Meinungen

Sturer Gewerkschaftsbund

Der SGB offenbart ein bemerkenswertes Mass an Sturheit und Realitätsverweigerung: Er behauptet, die AHV sei «solide aufgestellt». Ein Kommentar von FuW-Redaktor Peter Morf.

«Die gewerkschaftliche Stellungnahme demaskiert auch eine oft gepflegte bürgerliche Illusion.»

Es gibt sie trotz allem noch, die Stimme der Vernunft in der Gewerkschaftswelt: In einem Interview mit der «NZZ am Sonntag» hielt Stefan Studer, Geschäftsführer des Verbands Angestellte Schweiz, fest: «Wir müssen die Altersguillotine 65 überdenken.» Es brauche eine Flexibilisierung des Rentenalters, die AHV befinde sich «in einer bedrohlichen Schieflage».

Statt dass diese Worte den Schweizerischen Gewerkschaftsbund (SGB) zum Nachdenken bringen, hat er noch am Sonntag mit einer bedenklich unbedarften Medienmitteilung reagiert. Er verwahrt sich gegen den Stellungsbezug von Studer und behauptet dreist, die AHV sei «grundsätzlich solide finanziert». Tatsache ist, dass die AHV tiefrote Zahlen schreibt und an einem strukturellen Problem krankt: der Alterung der Bevölkerung.

Der SGB verharmlost dies in geradezu fahrlässiger Art und Weise: Wegen der vorübergehenden Zunahme der Rentenbezüger brauche die AHV einfach mehr Geld über höhere Lohnbeiträge. Eine allgemeine Erhöhung des Rentenalters wie auch eine Erhöhung des Rentenalters der Frauen werden strikte abgelehnt, entsprechende Vorlagen würden bekämpft.

Damit offenbart der SGB ein bemerkenswertes Mass an Sturheit und Realitätsverweigerung. Auch er weiss – hoffentlich –, dass diese «vorübergehende» Zunahme der Rentenbezüger durchaus in der Lage ist, die AHV in ihrer Existenz zu gefährden. Es reicht bei weitem nicht, einfach mehr Geld in das System zu pumpen, das sieht auch Studer so.

In seiner rückwärtsgewandten Position unterschlägt der SGB auch, sekundiert stets von der SP, dass die Schweiz in Sachen Rentenalter europaweit im Rückstand ist. Fast alle umliegenden Länder haben die Zeichen der Zeit erkannt und sind in den vergangenen Jahren aktiv geworden. Das  Rentenalter wurde vielerorts nach oben angepasst und zum Teil an die Lebenserwartung gekoppelt. Nur die Schweiz bzw. ihre Gewerkschaften und die SP scheinen es besser zu wissen.

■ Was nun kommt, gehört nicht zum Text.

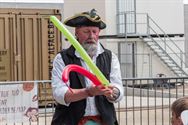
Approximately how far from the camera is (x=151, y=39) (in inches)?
1097

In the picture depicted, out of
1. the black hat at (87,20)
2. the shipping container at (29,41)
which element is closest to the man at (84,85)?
the black hat at (87,20)

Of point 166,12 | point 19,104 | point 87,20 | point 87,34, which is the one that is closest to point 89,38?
point 87,34

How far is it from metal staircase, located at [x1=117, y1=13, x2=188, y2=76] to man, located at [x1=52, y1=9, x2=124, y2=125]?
23.2 m

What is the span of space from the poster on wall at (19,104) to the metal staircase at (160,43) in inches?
754

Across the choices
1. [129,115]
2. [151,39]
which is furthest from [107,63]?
[151,39]

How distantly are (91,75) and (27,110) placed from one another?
16.1 ft

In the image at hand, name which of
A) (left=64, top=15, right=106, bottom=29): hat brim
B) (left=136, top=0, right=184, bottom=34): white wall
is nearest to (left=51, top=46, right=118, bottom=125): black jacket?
(left=64, top=15, right=106, bottom=29): hat brim

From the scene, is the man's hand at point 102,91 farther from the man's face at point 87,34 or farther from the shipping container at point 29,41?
the shipping container at point 29,41

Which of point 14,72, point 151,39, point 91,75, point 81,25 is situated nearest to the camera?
point 91,75

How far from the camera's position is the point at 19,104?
28.2ft

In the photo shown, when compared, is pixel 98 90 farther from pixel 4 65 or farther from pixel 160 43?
pixel 160 43

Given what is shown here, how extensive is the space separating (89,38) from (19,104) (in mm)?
4551

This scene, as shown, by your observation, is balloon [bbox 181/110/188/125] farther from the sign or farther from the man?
the sign

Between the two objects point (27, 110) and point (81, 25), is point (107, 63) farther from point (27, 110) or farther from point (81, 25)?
point (27, 110)
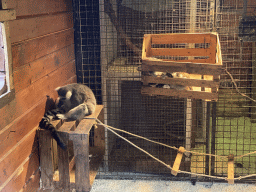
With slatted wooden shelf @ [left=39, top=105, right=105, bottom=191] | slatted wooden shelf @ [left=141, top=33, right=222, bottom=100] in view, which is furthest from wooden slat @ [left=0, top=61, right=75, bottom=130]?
slatted wooden shelf @ [left=141, top=33, right=222, bottom=100]

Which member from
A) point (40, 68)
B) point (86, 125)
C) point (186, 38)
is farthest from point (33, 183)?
point (186, 38)

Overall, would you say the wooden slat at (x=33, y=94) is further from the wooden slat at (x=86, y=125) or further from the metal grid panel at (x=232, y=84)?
the metal grid panel at (x=232, y=84)

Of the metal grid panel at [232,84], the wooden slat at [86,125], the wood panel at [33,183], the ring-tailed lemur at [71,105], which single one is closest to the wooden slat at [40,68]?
the ring-tailed lemur at [71,105]

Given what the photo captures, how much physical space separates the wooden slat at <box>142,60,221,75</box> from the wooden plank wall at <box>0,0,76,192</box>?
0.81 m

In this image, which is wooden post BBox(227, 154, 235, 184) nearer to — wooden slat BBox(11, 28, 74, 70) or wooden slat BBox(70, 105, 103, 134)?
wooden slat BBox(70, 105, 103, 134)

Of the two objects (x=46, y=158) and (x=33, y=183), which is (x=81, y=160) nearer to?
→ (x=46, y=158)

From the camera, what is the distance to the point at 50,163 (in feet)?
8.04

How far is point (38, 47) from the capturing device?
2381mm

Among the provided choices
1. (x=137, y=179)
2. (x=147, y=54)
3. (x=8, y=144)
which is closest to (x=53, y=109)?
(x=8, y=144)

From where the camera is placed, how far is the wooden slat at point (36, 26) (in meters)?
2.01

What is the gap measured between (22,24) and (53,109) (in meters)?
0.84

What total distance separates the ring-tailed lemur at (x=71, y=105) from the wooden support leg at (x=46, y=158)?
83 mm

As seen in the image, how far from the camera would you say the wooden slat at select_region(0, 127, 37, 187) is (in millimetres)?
1928

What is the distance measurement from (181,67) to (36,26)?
1.16 metres
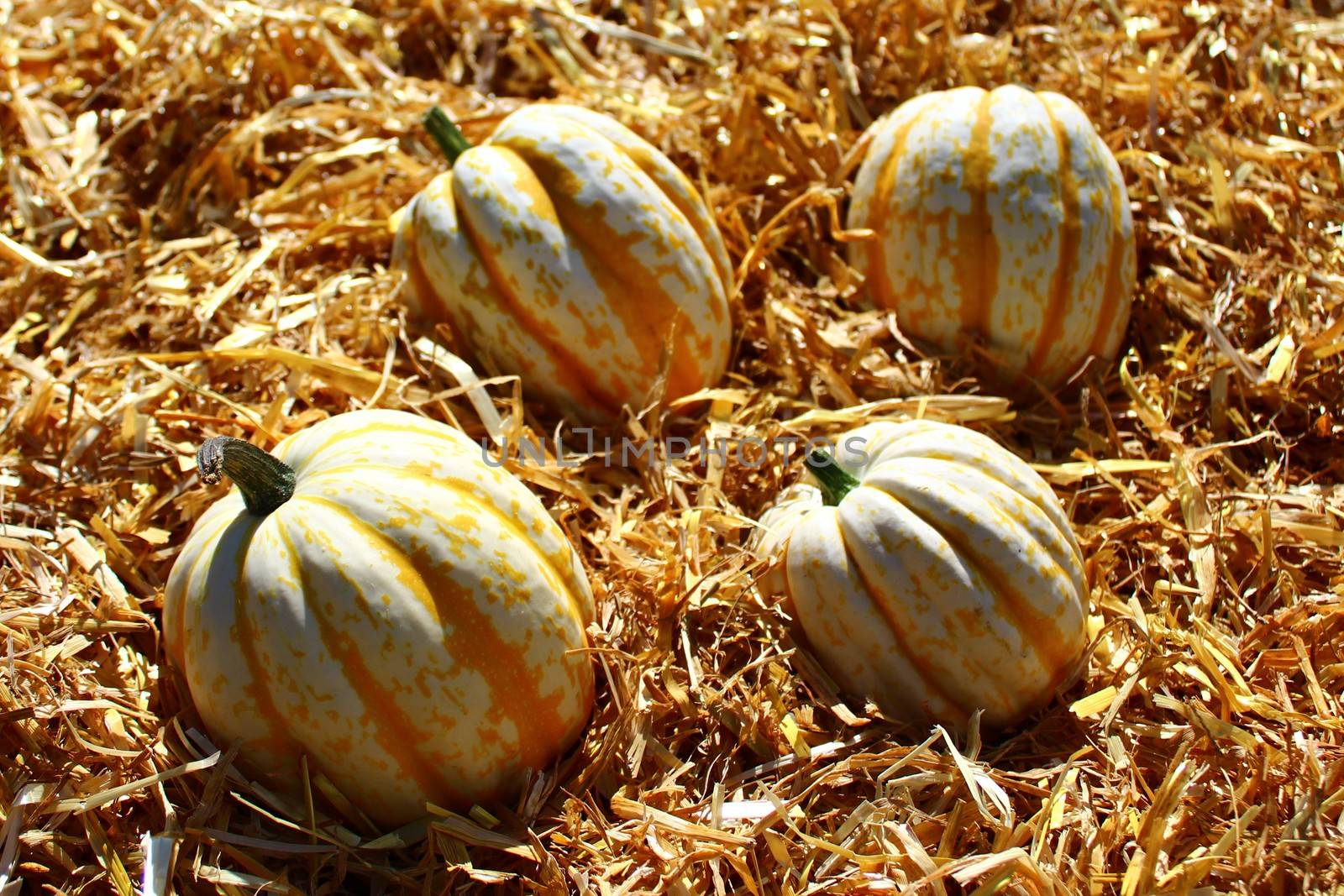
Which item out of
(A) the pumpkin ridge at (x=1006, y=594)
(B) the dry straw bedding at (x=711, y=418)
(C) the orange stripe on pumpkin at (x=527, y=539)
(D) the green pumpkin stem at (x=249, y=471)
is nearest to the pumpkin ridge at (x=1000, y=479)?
(A) the pumpkin ridge at (x=1006, y=594)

Die gewerkschaftliche Stellungnahme demaskiert auch eine oft gepflegte bürgerliche Illusion. Zur Verteidigung der am 19. Mai zur Abstimmung gelangenden Vorlage zur Steuerrevision und AHV-Finanzierung behaupten bürgerliche Politiker unermüdlich, danach müsse sofort eine AHV-Revision inklusive Anpassung des Rentenalters folgen.

Nur: Der SGB und mit ihm die SP belegen, nicht zum ersten Mal, dass sie nicht bereit sind, zur nötigen strukturellen Reform der AHV Hand zu bieten. Sie ziehen es gar vor, die Altersvorsorge in ihrer Existenz zu gefährden – nur um ihre ideologische Position durchzuboxen.

Diese linke Haltung ist ein starkes Argument gegen die kombinierte Vorlage Steuern/AHV. Ein Ja wirkt in Sachen AHV wie ein Placebo – es ist nicht davon auszugehen, dass die bürgerlichen Politiker in diesem Fall genügend Standfestigkeit und Mut aufbringen, sich gegen die Linke durchzusetzen.

Leser-Kommentare

Martin Mäder 13.05.2019 - 17:56

Redaktor Peter Morf bringt einmal mehr ein beängstigendes, politisches Malaise glasklar auf den Punkt. Warum – zum Donner – schnallen das die sogenannt bürgerlichen Politiker nicht endlich und HANDELN! entsprechend konsequent? Gibt es diese Spezies von Politikern überhaupt noch …?

Markus Saurer 13.05.2019 - 20:11

Genau. Und wenn die Realitätsverweigerer eine Lösung per Referendum vereiteln, dann tragen sie und die Mehrheit der Stimmbürger endlich die Verantwortung. Gibt man hingegen wie bisher immer den linken Drohungen nach, dann fällt die Verantwortung auf die nachgebenden Politiker… Lasst es endlich auf die Nagelprobe ankommen!